• **Required action A**
Which contests and platforms does the post on coming up with competitive programming problems name by name as ones the writer has set problems for?
• **Required action B**
From the post on coming up with competitive programming problems, reproduce the passage from "1. Work from" to "also a plus." word for word.
• **Required action C**
Write the next part of the post on coming up with competitive programming problems, starting after its final sentence.

• **Supplied text**

Over the past few years, I’ve written a lot of problems for Topcoder SRMs, codeforces rounds, ICPC contests, and various other online platforms. When I get asked how I come up with problems, I usually don’t know where to start. I decided to sit down and write some of my thoughts on the matter.
Before getting into any specific examples, I want to explain something I call a “problem setting mindset”. Everyday, I look at ordinary objects and my mind will automatically start thinking about framing it as a competitive programming problem. When I’m competing, I’m also thinking about how the techniques that are being used in the current problems could be featured in new problems. There are problem ideas everywhere! It is my way of seeing the world. I’ll show you some examples, and there is so much more compared to what I’m about to write down.
1. Work from a solution and go backwards
This technique is best for trying to learn something new. I would learn a new trick and then write a problem about it to reinforce my learning about it. I usually find these topics when I encounter a problem I can’t solve in a regular contest or when I read some codeforces blogs. I internalize it by writing a problem about it.
One example of this is Yet Another Tree Problem. I had recently learned about centroid decomposition. I looked at some examples of how it worked, and thought of extensions of it. The new twist I added was the convex hull trick. I realized how to link the two techniques and now I understand both techniques even better. I thought the combination of the two was an interesting application, and the statement turned out to be pretty short which is also a plus.
Most of these problems don’t feel too original to me. They use more well known techniques, and are usually around medium to hard in difficulty. It’s hard to write a good easy problem at this level, since it usually requires some specialized knowledge. Personally, I don’t think these problems are necessarily bad; they are needed in order to keep up a high volume of contests, and could be good introductory problems to some more advanced topics.
Some other example problems I’ve written using this technique:
– Uniform Trees. I came up with this since I recently learned about the smaller to bigger trick. The key idea that I wanted to use was keeping dp on only necessary states to also count.

• **Exercise data**
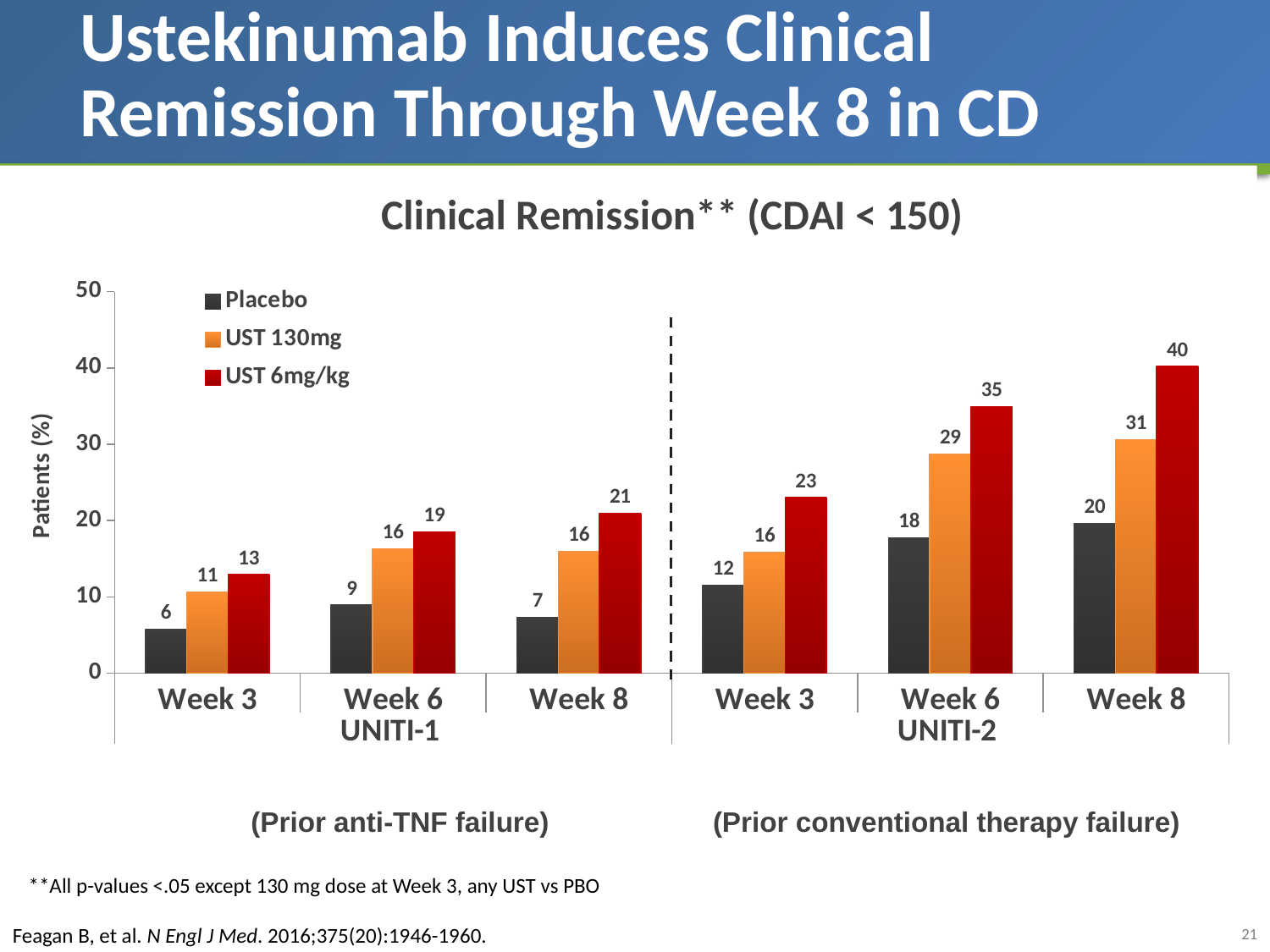
Which series has the lowest value at Week 3 in UNITI-1? Placebo What is the value for Placebo at Week 3 in UNITI-1? 6 What is the difference between UST 6mg/kg and Placebo at Week 8 in UNITI-2? 20 Do the UST 6mg/kg values rise or fall from Week 3 to Week 8 in UNITI-2? Rise How many series does the legend list? 3 What kind of chart is shown on the slide? Bar chart What is the value for UST 6mg/kg at Week 8 in UNITI-2? 40 Which is larger: UST 6mg/kg at Week 8 in UNITI-1 or UST 130mg at Week 8 in UNITI-2? UST 130mg at Week 8 in UNITI-2 What is the title of the chart? Clinical Remission** (CDAI < 150) What is the difference between UST 6mg/kg and UST 130mg at Week 6 in UNITI-1? 3 Which series has the highest value at Week 8 in UNITI-2? UST 6mg/kg What is the value for UST 130mg at Week 6 in UNITI-2? 29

• **Answer A**
- Topcoder SRMs
- codeforces rounds
- ICPC contests

• **Answer B**
1. Work from a solution and go backwards
This technique is best for trying to learn something new. I would learn a new trick and then write a problem about it to reinforce my learning about it. I usually find these topics when I encounter a problem I can’t solve in a regular contest or when I read some codeforces blogs. I internalize it by writing a problem about it.
One example of this is Yet Another Tree Problem. I had recently learned about centroid decomposition. I looked at some examples of how it worked, and thought of extensions of it. The new twist I added was the convex hull trick. I realized how to link the two techniques and now I understand both techniques even better. I thought the combination of the two was an interesting application, and the statement turned out to be pretty short which is also a plus.

• **Answer C**
– Hamiltonian Spanning Tree. I knew about the greedy solution for finding a matching in a tree, and saw that it could generalize to find two matchings in a tree as well. I disguised the problem a bit so the correspondence wasn’t completely obvious.
– LoopyPath. I wanted to write a problem about winding numbers. I had to add the constraint that we had to visit each grid cell at least once in order to make it tractable (otherwise it is equivalent to steiner tree on a grid graph).
– TrianglePainting. I learned about Minkowski sums and saw that you could also apply linearity of expectation to the area of a convex polygon to get this problem.
– Robot Arm. This is probably the first data structure problem I wrote. I combined a segment tree with matrix operations to rotate/translate in a 2d plane.
– SegmentCutting. I wanted to write something about sweeping in a circle. I thought hiding some part of it as “square of euclidean distance” was nice, and it works for arbitrary polynomial functions on the difference of x and y coordinates separately.
Usually, I’m excited when I first come up with a problem like this since it is a new technique to me. It does have higher risk of colliding with something that has been set previously, however. It’s hard to keep track of what’s new and original, and I’m still trying to improve over time. I think almost anyone can use this technique to make new problems, and it will help you improve if you’re trying to learn standard algorithms.
2. Take some random concepts and mash them together
This is the reverse of the previous technique. There are a lot of building blocks that you can use and combine in different ways to come up with new problems ideas. Some examples might be trees, arrays, subsequences, XOR, palindromes, and much more. You can combine random ideas together and see if the result is possible and interesting to solve.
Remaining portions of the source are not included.